Exercise — Reproduce each of the items below verbatim, omitting the pictures from your answer.

Input —
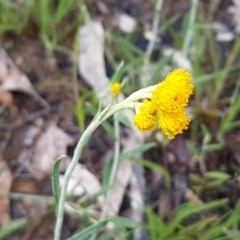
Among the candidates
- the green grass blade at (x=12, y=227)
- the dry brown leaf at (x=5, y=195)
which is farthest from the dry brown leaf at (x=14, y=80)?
the green grass blade at (x=12, y=227)

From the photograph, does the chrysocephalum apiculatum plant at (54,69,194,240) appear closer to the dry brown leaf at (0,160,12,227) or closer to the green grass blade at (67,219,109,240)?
the green grass blade at (67,219,109,240)

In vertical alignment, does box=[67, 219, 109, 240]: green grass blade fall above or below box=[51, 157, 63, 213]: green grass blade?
below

Answer in full —
Among the candidates
- the green grass blade at (x=12, y=227)
- the dry brown leaf at (x=5, y=195)
which is farthest from the dry brown leaf at (x=14, y=80)?
the green grass blade at (x=12, y=227)

From the photograph, does the chrysocephalum apiculatum plant at (54,69,194,240) appear closer to the dry brown leaf at (0,160,12,227) or closer to the green grass blade at (67,219,109,240)?
the green grass blade at (67,219,109,240)

In vertical alignment, does box=[67, 219, 109, 240]: green grass blade fall above or below box=[51, 157, 63, 213]: green grass blade?
below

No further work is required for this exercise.